Based on over a decade of experience working with ballplayers from ages 6-24, I have drawn my own conclusions as far as best practices to take care of ones’ arm. In my experience, the summers have proven to be the most tricky time for managing arm care because most kids are coming off a period of heavy arm usage and also because of vacations…
I’ve therefore assembled a list of 10 tips for kids ages 8-14 to keep arms healthy during the summer. Hope this helps!
- Listen to your arm! Potentially the most important tip of all, you have to learn your body. If you’re feeling pain or fatigue you must stop and communicate with a coach, parent or doctor. Don’t push it! It’s not worth the risk!
- Pick up a pair of Jaeger Bands and memorize the routine! J-Bands (surgical tubing) have been used for many years for maintaining arm health and for warming up the small muscles in the arm. Use J-Bands EVERYTIME before you throw! CLICK HERE TO PURCHASE AND TO PRINT OUT THE ROUTINE
- Don’t start and stop! Most injuries occur when kids are starting and stopping with a week or two in between throwing. Not throwing for a week or two then jumping into a game or intense practice shocks the arm and puts one at high risk for injury!
- Ramp up slowly. If you just took a few weeks off throwing, great! However, you MUST build your arm strength back up slowly. Start at 45’, then go to 60’ the next day, followed by 75’, 90’… As a general rule of thumb for kids, for every week you take off, you need that much time to ramp back up to be at full strength. For example, if you take 3 weeks off throwing, you need 3 weeks of throwing ramp up before you’re ready for aggressive/mound throwing.
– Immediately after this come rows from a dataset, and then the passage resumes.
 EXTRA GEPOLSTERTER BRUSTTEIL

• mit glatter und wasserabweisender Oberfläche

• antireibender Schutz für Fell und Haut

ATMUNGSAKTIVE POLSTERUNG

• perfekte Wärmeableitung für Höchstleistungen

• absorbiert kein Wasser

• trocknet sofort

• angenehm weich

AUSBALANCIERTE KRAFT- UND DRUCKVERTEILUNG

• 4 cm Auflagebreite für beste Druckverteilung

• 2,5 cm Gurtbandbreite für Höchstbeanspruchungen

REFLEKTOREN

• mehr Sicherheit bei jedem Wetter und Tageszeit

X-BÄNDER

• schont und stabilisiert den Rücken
- Throw as often as possible – at least 3-4 days/week! Contrary to what people say, I believe the more throwing the better. The more you throw and stretch out your arm the more it will grow and develop!
- Don’t pitch on back to back days. While I know it’s tempting to pitch on both days of a tournament, just don’t do it. Even if the arm is feeling good and even if you only threw 1 inning. Studies show this creates a major strain on the arm.
- Plan out your throwing for the year. Recent studies have indicated youth athletes who throw more than 8 months out of the year are 5x more likely to have Tommy John Surgery from overuse or another catastrophic arm injury. The recommendation is to take 4 total months off throwing with 2 months of consecutive rest (I recommend December/January as being a great time for a 2-month break)
- Focus on fastballs and changeups only until little league is finished. Yes, throwing curveballs and sliders is fun, however, they create more strain on the arm (despite how good your pitching coach is). A quality changeup is the best pitch in the game. Focus on locating fastballs and getting a feel for your changeup. Once a kid finishes little league he can begin developing his breaking pitches.
- Play other sports. Playing other sports will develop different muscle groups which will make your child an all-around better athlete. College baseball coaches nowadays prefer multi-sport athletes as they have less wear and tear on tendons/ligaments. They also have developed different movement patterns and core strength which helps to take stress off the arm.
- Long toss! Long toss, AKA the practice of extending out, progressively, to the furthest possible distance (stretching out) is the most important element of building a healthy arm. There are 2 major components: the “stretching out” phase where you move away from your partner, throwing with arc until you reach the maximum distance… AND the “pull down” phase, where you keep the same “max effort” long toss throws but instead of throwing with the ball as hard as you can on a line. Please note: you can only do pull downs once your arm is fully conditioned for aggressive throwing.
Follow these guidelines and enjoy a long healthy baseball career. And don’t forget the #1 most important rule: LISTEN TO YOUR ARM!